In this week's edition of It's Just Politics, Rick Pluta, Lansing Bureau Chief for the Michigan Public Radio Network and I take on the politics of pot. It's a hazy situation and an issue that's getting chronic attention in the state (okay, okay, enough with the drug innuendo).
Where things stand
In 2008 voters – by a pretty large margin - voted to make medical marijuana legal in the state. But, the law is confusing. Not only is there the fact that it’s still illegal under federal law, there are also questions about if and how dispensaries should be regulated; the medical conditions for which medical marijuana should be prescribed; the size and location of marijuana plants that one is allowed to grow... I could go on and on.
Pluta: Exactly… there are more questions than answers when it comes to this law because it is so vague. So, this week, we’ve seen some measures to add clarity to the law. But, because this law was a voter-initiated and approved law, to change it, any measure has to have a three fourths majority in both the state House and Senate. Something that’s not in this package is dispensaries – that’s in court right now, but some lawmakers don’t want to wait for a state Supreme Court ruling. They say dispensaries could cure some problems – especially what to do when someone who is legally growing marijuana has more weed than they can use.
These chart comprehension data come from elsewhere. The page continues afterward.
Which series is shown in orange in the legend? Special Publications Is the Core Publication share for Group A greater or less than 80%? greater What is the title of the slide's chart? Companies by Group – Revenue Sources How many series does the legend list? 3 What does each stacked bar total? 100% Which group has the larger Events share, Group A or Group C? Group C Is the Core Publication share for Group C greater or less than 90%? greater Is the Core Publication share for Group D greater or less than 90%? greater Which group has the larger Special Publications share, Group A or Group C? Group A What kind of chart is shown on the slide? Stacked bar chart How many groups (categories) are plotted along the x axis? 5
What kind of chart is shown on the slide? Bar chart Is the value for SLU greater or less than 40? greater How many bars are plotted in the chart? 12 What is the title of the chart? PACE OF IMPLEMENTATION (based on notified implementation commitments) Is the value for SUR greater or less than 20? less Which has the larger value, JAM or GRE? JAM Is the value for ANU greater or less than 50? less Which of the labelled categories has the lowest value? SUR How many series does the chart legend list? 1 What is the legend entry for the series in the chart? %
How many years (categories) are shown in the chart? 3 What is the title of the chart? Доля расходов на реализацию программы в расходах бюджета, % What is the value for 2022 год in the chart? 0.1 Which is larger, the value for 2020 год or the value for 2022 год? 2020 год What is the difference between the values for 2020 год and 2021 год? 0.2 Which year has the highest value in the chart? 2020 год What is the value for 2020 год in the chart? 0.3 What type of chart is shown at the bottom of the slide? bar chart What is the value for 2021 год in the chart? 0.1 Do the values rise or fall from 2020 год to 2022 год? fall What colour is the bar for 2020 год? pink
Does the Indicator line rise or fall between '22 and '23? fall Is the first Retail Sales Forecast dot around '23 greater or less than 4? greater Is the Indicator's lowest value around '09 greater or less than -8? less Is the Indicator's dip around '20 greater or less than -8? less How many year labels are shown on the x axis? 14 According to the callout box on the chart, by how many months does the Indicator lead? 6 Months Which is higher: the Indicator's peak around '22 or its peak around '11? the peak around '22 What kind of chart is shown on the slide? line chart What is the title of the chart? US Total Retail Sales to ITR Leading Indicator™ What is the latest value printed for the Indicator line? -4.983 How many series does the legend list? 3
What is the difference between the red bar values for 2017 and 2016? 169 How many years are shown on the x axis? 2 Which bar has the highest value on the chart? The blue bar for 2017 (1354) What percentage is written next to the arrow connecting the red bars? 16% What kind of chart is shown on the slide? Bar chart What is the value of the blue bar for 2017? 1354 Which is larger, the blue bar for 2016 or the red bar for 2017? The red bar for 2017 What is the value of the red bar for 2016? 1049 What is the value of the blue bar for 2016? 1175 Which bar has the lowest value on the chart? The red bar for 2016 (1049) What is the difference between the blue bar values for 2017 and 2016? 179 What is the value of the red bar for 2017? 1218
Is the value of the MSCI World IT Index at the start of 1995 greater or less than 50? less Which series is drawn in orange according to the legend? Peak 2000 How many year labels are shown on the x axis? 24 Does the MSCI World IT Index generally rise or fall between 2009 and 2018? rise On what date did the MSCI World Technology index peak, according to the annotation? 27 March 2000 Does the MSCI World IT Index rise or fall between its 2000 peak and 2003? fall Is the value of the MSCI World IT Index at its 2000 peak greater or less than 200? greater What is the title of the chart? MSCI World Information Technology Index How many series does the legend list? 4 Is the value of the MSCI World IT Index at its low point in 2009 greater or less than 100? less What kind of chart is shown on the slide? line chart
Clark: So, just this week state Representative Mike Callton introduced a measure to legalize medical marijuana dispensaries. But, Callton says he was against the medical marijuana law that passed in 2008.
Collton: “…I think what voters passed is nuts, just crazy insane.”
Pluta: So, why is he introducing this then?
Clark: That is, indeed the question.
Pluta: Callton and some others say it would be better for dispensaries to buy up, or otherwise take possession of, surplus pot instead of having it sold illegally on the street. There’s a division, though. Some Republicans basically consider dispensaries legalized dope dens.
Clark: So, that’s a debate that will take place probably this summer on dispensaries. What’s moving right now would require in-person doctor’s visits to get a medical marijuana card, a picture I.D., and police access to medical marijuana records.
Pluta: Medical marijuana advocates say some of this goes too far. In a couple of instances, it reverses what voters approved in the medical marijuana law and, so, they’re trying again. There is a petition drive in the field to put a question on the ballot to make Michigan a legalized marijuana state. We’ll see if they can get enough signatures.
Clark:But if they do, expect state Attorney General Bill Schuette to reprise his role as Michigan’s Number One foe of marijuana. Of course, he's the one that led the drive to try to reject the medical marijuana ballot question in the first place back in 2008.
Pluta: That's true. And, if this is a November ballot question, that would make the AG a very busy guy because he also chairs the Mitt Romney Presidential campaign in Michigan.
Clark: Well, funny you should bring up Romney, Rick. Because, yesterday, a lot of heads were turning in the state over the question of whether or not Governor Snyder is being considered as a possible Vice Presidential pick for Romney. All of this peculation got started by simply looking at the sleeping arrangements at the National Republican Convention happening this summer in Florida.
Pluta: A newspaper columnist in Florida noted that the only state delegation that's closer to the Tampa Convention Center than Massachusetts is Michigan. That prompted speculation that Rick Snyder could be on the ballot. It would be sort of a double down of business-guy investors turned politicians from Michigan, or at least with Michigan ties.
Clark: And, the Governor spoke about this yesterday. What did he have to say?
Pluta: He danced divinely. He said he was focused on his job; that he likes being Governor of Michigan. But, he didn't completely take himself out of it. And, he knew exactly what he was doing.